The cohort of patients were divided into three groups (Poor: top third; Intermediate: middle third; and Good: bottom third) based on CMPS or iCEMIGE score. The independent prognostic impact of different scores (CMPS and iCEMIGE) was assessed by multivariate CoxPH regression including the clinical factors (age, stage, ER, and PR status) and PAM50-based molecular subtype. All statistical analyses were performed through either SPSS 24.0 (IBM, NY, United States) or R (version 4.0.2, https://www.r-project.org/). Graphic visualizations were generated by R (ggpubr package, Version 0.4.0; ggplot2 package, Version 3.3.3) or SPSS. The statistical significance was defined as p<0.05 (two-tails).

Identifying cellular morphometric biomarkers for prognosis of BC patients

Over 300 million cellular objects from 1085 diagnostic slides of 1017 TCGA-BRCA patients were recognized and delineated by an unsupervised feature learning pipeline based on SPSD[24]. Each cellular object was represented with 15 morphometric properties as described in our previous work[10].

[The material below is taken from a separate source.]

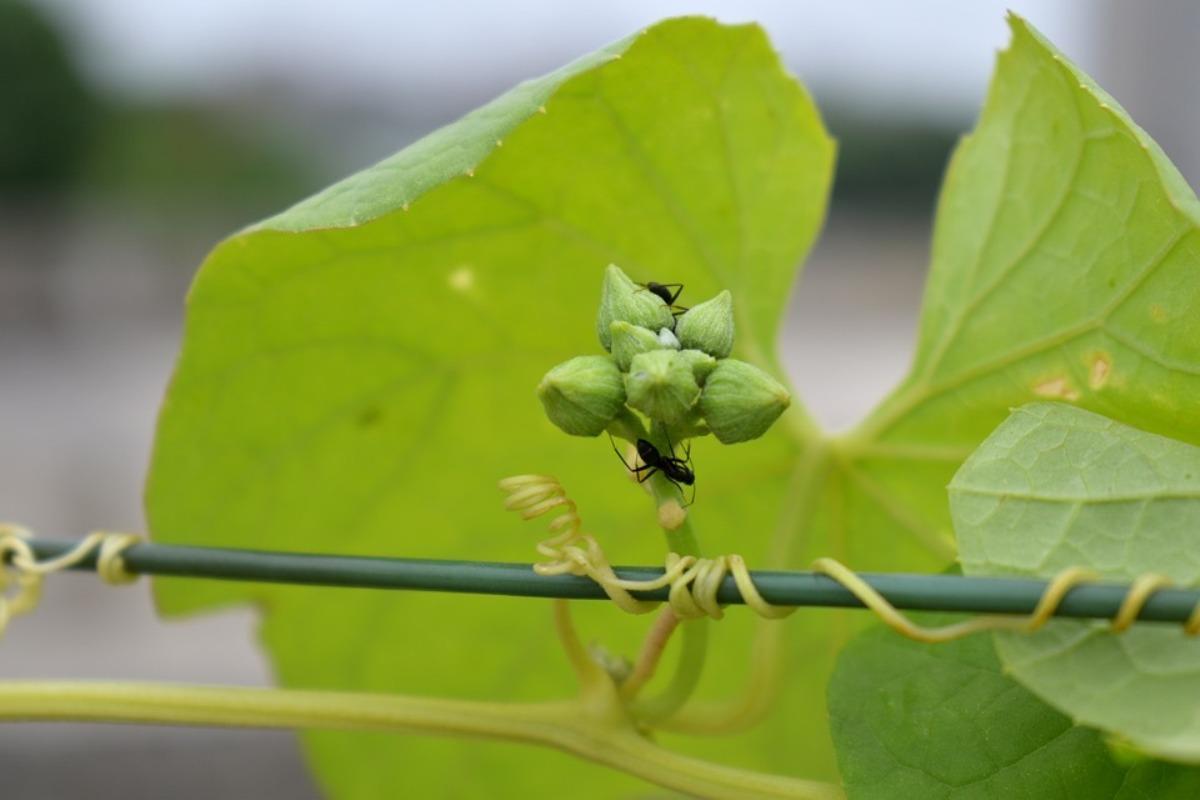 Ants on Ridge Gourd Buds,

Next, we optimized and trained our SPSD model based on pre-quantified cellular objects randomly selected from the TCGA-BRCA cohort to discover the underlying cellular morphometric biomarkers (CMBs). After training, the prebuilt SPSD model reconstructed each cellular object as a sparse combination of the pre-identified 256 cellular morphometric biomarkers, which led to the novel representation of every single cellular object as 256 sparse code (reconstruction coefficient); and thereafter, the corresponding 256-dimensional cellular morphometric context representation of each patient as an aggregation of all delineated cellular objects belonging to the same patient (Supplementary Table 1). The final patient-level cellular morphometric context representation consisted of 256 CMBs.

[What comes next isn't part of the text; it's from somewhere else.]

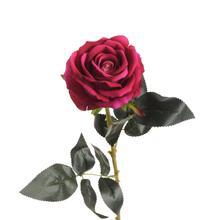 Róża - gałązka welwet (K712)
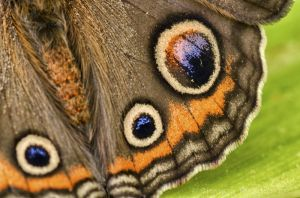 Eye spots on a Buckeye wing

We next evaluated the association of 256 CMBs with OS in the TCGA-BRCA cohort. Survival analysis revealed that 148 of 256 CMBs had a significant prognostic impact (p < 0.05, Supplementary Table 2). Among these 148 CMBs, 39 CMBs demonstrated independent and significant association with OS by multivariate CoxPH regression analysis (Figure 2A; Supplementary Figure 1; Supplementary Table 3), which were defined as a 39-CMB signature.

Assessing prognostic value of the 39-CMB signature

To further evaluate the prognostic value of the 39-CMB signature, we constructed the cellular morphometric prognosis score (CMPS) (see Methods) and divided TCGA-BRCA cohort into three groups (Poor: top third; Intermediate: middle third; and Good: bottom third) based on CMPS (Supplementary Table 4). Patients with good scores had significantly longer OS than those with poor scores. The OS of patients with intermediate scores was between these two groups (P= 1.61E-23, Figure 2B). Moreover, CMPS provided additional prognostic value to clinical factors (age, ER, PR, and stage) and PAM50-based molecular subtypes (Figure 2C).

Establishing the iCEMIGE prognostic model

Omics analyses of cancers have further revealed their genomic heterogeneity. FDA has approved many genomic biomarkers for clinical use, such as PAM50. Based on the omics data, we have previously identified 12-gene[21] and 15-microbe signatures[19] for the prognosis of BC patients (Supplementary Table 3). We conducted a multivariate Cox regression analysis to address whether GMPS, MAPS, and GEPS are independent prognostic factors. Indeed, CMPS, MAPS, and GEPS were significantly and independently associated with OS (Figure 2D). We then integrated 39 CMBs, 15 microbes, and 12 genes in an unsupervised representation framework (“iCEMIGE”) and mined 256 multi-modal biomarkers (Supplementary Table 3) with experimentally optimized parameters for C-index for OS (Supplementary Figure 3). The optimal iCEMIGE score was then constructed to assess a patient’s risk for death and disease progression (Supplementary Table 4, details see Materials and Methods).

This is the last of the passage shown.